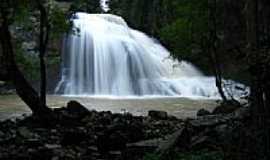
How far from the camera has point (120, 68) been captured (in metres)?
31.0

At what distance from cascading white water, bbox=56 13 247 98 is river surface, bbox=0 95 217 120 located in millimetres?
3012

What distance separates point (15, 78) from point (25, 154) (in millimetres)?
3329

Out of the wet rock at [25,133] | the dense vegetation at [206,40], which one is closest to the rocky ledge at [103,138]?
the wet rock at [25,133]

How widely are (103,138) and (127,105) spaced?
43.8 ft

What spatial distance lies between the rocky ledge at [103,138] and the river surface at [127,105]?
6549 mm

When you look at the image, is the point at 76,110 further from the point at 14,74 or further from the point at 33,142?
the point at 33,142

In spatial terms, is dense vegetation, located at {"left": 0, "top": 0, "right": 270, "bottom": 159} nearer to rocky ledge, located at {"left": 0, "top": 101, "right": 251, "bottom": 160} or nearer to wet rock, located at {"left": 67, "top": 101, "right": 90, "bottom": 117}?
rocky ledge, located at {"left": 0, "top": 101, "right": 251, "bottom": 160}

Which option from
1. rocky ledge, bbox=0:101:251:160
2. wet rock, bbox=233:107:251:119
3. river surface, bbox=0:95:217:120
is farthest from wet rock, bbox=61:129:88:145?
river surface, bbox=0:95:217:120

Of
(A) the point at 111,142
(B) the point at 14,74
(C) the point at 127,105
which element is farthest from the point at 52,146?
(C) the point at 127,105

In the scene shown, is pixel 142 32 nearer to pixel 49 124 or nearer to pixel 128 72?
pixel 128 72

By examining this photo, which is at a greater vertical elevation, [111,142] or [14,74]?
[14,74]

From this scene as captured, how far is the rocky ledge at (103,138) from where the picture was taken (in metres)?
7.89

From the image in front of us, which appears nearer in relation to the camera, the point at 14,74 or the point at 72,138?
the point at 72,138

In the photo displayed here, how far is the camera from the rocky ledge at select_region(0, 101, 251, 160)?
7.89 meters
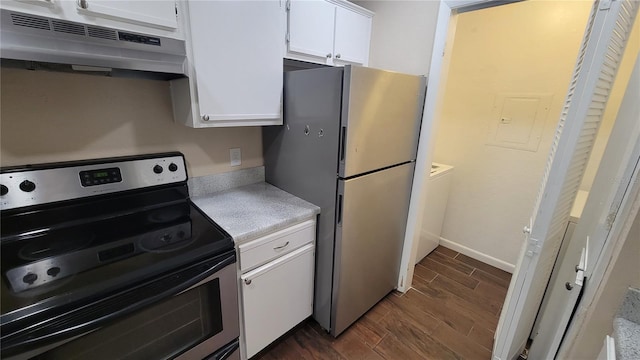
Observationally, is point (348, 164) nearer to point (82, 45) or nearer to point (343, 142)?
point (343, 142)

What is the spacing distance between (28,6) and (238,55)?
2.33 ft

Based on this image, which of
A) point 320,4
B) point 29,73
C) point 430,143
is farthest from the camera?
point 430,143

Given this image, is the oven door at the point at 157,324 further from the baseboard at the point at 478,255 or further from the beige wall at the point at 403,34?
the baseboard at the point at 478,255

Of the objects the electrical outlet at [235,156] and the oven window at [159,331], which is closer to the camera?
the oven window at [159,331]

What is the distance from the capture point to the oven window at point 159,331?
876mm

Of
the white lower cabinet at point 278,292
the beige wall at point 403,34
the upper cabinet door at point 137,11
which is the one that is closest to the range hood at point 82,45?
the upper cabinet door at point 137,11

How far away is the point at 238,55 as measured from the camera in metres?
1.32

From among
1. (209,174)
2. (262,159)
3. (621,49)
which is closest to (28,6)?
(209,174)

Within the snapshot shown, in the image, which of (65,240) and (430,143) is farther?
(430,143)

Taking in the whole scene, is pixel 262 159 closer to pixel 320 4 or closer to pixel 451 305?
pixel 320 4

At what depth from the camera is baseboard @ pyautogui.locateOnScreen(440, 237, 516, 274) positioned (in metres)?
2.49

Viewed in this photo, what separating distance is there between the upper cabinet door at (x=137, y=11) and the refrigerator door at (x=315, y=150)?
0.63 metres

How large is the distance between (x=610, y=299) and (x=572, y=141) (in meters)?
0.58

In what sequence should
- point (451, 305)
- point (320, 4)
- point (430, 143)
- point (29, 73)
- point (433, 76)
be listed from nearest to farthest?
point (29, 73), point (320, 4), point (433, 76), point (430, 143), point (451, 305)
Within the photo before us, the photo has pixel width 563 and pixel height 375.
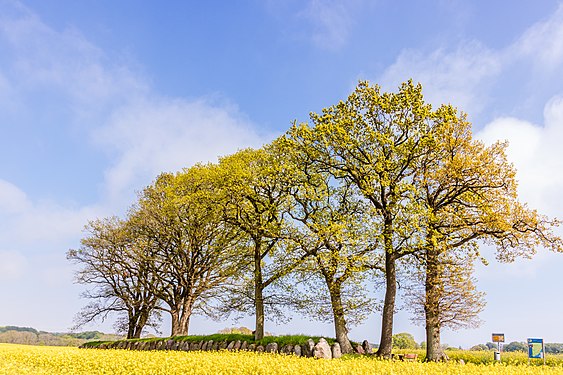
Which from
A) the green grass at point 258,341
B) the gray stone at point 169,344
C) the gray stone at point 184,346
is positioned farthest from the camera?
the gray stone at point 169,344

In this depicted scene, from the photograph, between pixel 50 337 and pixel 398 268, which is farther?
pixel 50 337

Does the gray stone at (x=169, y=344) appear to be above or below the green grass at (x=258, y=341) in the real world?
Result: below

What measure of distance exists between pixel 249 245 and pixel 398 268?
501 inches

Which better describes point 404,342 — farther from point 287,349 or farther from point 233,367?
point 233,367

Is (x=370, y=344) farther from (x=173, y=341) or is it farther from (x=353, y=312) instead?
(x=173, y=341)

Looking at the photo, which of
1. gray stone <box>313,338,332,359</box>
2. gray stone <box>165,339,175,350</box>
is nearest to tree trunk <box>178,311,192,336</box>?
gray stone <box>165,339,175,350</box>

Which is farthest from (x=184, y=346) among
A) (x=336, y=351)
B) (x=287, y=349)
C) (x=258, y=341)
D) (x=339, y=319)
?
(x=336, y=351)

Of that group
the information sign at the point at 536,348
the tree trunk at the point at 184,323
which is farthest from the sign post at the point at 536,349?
the tree trunk at the point at 184,323

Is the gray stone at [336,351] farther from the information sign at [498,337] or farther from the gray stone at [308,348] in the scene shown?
the information sign at [498,337]

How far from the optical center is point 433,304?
94.3ft

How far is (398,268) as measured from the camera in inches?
1172

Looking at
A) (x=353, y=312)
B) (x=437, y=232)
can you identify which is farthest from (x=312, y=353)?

### INSTRUCTION
Can you give every line of the listing above as a JSON list of strings, one string per line, leaving out blank lines and the pictures?

### TASK OUTPUT
[
  "How far from the camera has point (120, 68) been captured (in metres)?",
  "31.0",
  "At what distance from cascading white water, bbox=56 13 247 98 is river surface, bbox=0 95 217 120 located in millimetres?",
  "3012",
  "What distance separates point (15, 78) from point (25, 154) (in millimetres)?",
  "3329",
  "Out of the wet rock at [25,133] | the dense vegetation at [206,40], which one is closest to the rocky ledge at [103,138]?",
  "the wet rock at [25,133]",
  "How widely are (103,138) and (127,105) spaced?",
  "43.8 ft",
  "What spatial distance lies between the rocky ledge at [103,138] and the river surface at [127,105]?",
  "6549 mm",
  "When you look at the image, is the point at 76,110 further from the point at 14,74 or further from the point at 33,142?",
  "the point at 33,142",
  "In spatial terms, is dense vegetation, located at {\"left\": 0, \"top\": 0, \"right\": 270, \"bottom\": 159} nearer to rocky ledge, located at {\"left\": 0, \"top\": 101, \"right\": 251, \"bottom\": 160} or nearer to wet rock, located at {\"left\": 67, \"top\": 101, \"right\": 90, \"bottom\": 117}?",
  "rocky ledge, located at {\"left\": 0, \"top\": 101, \"right\": 251, \"bottom\": 160}",
  "Which option from",
  "1. rocky ledge, bbox=0:101:251:160",
  "2. wet rock, bbox=233:107:251:119",
  "3. river surface, bbox=0:95:217:120",
  "is farthest from wet rock, bbox=61:129:88:145?",
  "river surface, bbox=0:95:217:120",
  "Of",
  "(A) the point at 111,142",
  "(B) the point at 14,74",
  "(C) the point at 127,105",
  "which element is farthest from the point at 52,146?",
  "(C) the point at 127,105",
  "In the scene shown, is pixel 142 32 nearer to pixel 49 124 or nearer to pixel 128 72?",
  "pixel 128 72",
  "By examining this photo, which is at a greater vertical elevation, [111,142] or [14,74]?",
  "[14,74]",
  "From this scene as captured, how far is the rocky ledge at (103,138) from where the picture was taken (in metres)?",
  "7.89",
  "From the image in front of us, which appears nearer in relation to the camera, the point at 14,74 or the point at 72,138?",
  "the point at 72,138",
  "In the photo displayed here, how far is the camera from the rocky ledge at select_region(0, 101, 251, 160)?",
  "7.89 meters",
  "Observationally, is point (348, 164) nearer to point (82, 45) or nearer to point (343, 142)?",
  "point (343, 142)",
  "What is the spacing distance between (28,6) and (238,55)?",
  "2.33 ft",
  "Based on this image, which of",
  "A) point 320,4",
  "B) point 29,73",
  "C) point 430,143",
  "is farthest from the camera?",
  "point 430,143",
  "Given this image, is the oven door at the point at 157,324 further from the baseboard at the point at 478,255 or further from the beige wall at the point at 403,34?",
  "the baseboard at the point at 478,255",
  "Of the objects the electrical outlet at [235,156] and the oven window at [159,331], which is closer to the camera?",
  "the oven window at [159,331]",
  "What is the distance from the capture point to the oven window at point 159,331?",
  "876mm",
  "Of",
  "the white lower cabinet at point 278,292",
  "the beige wall at point 403,34",
  "the upper cabinet door at point 137,11",
  "which is the one that is closest to the range hood at point 82,45?",
  "the upper cabinet door at point 137,11",
  "How far away is the point at 238,55 as measured from the camera in metres?",
  "1.32",
  "From among",
  "1. (209,174)",
  "2. (262,159)",
  "3. (621,49)",
  "which is closest to (28,6)?",
  "(209,174)",
  "Within the snapshot shown, in the image, which of (65,240) and (430,143) is farther?",
  "(430,143)",
  "Taking in the whole scene, is pixel 262 159 closer to pixel 320 4 or closer to pixel 451 305?",
  "pixel 320 4",
  "At what depth from the camera is baseboard @ pyautogui.locateOnScreen(440, 237, 516, 274) positioned (in metres)?",
  "2.49",
  "Viewed in this photo, what separating distance is there between the upper cabinet door at (x=137, y=11) and the refrigerator door at (x=315, y=150)?",
  "0.63 metres",
  "How large is the distance between (x=610, y=299) and (x=572, y=141) (in meters)?",
  "0.58",
  "In what sequence should",
  "- point (451, 305)",
  "- point (320, 4)",
  "- point (430, 143)",
  "- point (29, 73)",
  "- point (433, 76)",
  "be listed from nearest to farthest?",
  "point (29, 73), point (320, 4), point (433, 76), point (430, 143), point (451, 305)",
  "Within the photo before us, the photo has pixel width 563 and pixel height 375.",
  "Which from",
  "A) the green grass at point 258,341",
  "B) the gray stone at point 169,344",
  "C) the gray stone at point 184,346",
  "is positioned farthest from the camera?",
  "the gray stone at point 169,344",
  "In this depicted scene, from the photograph, between pixel 50 337 and pixel 398 268, which is farther?",
  "pixel 50 337",
  "Does the gray stone at (x=169, y=344) appear to be above or below the green grass at (x=258, y=341) in the real world?",
  "Result: below",
  "What measure of distance exists between pixel 249 245 and pixel 398 268?",
  "501 inches",
  "Which better describes point 404,342 — farther from point 287,349 or farther from point 233,367?",
  "point 233,367",
  "Is (x=370, y=344) farther from (x=173, y=341) or is it farther from (x=353, y=312) instead?",
  "(x=173, y=341)",
  "Looking at the photo, which of",
  "1. gray stone <box>313,338,332,359</box>",
  "2. gray stone <box>165,339,175,350</box>",
  "is nearest to tree trunk <box>178,311,192,336</box>?",
  "gray stone <box>165,339,175,350</box>",
  "Which is farthest from (x=184, y=346) among",
  "A) (x=336, y=351)",
  "B) (x=287, y=349)",
  "C) (x=258, y=341)",
  "D) (x=339, y=319)",
  "?",
  "(x=336, y=351)",
  "Of that group",
  "the information sign at the point at 536,348",
  "the tree trunk at the point at 184,323",
  "which is farthest from the sign post at the point at 536,349?",
  "the tree trunk at the point at 184,323",
  "Is the gray stone at [336,351] farther from the information sign at [498,337] or farther from the gray stone at [308,348] in the scene shown?",
  "the information sign at [498,337]",
  "How far from the optical center is point 433,304?",
  "94.3ft",
  "How far is (398,268) as measured from the camera in inches?",
  "1172",
  "Looking at",
  "A) (x=353, y=312)",
  "B) (x=437, y=232)",
  "can you identify which is farthest from (x=312, y=353)?"
]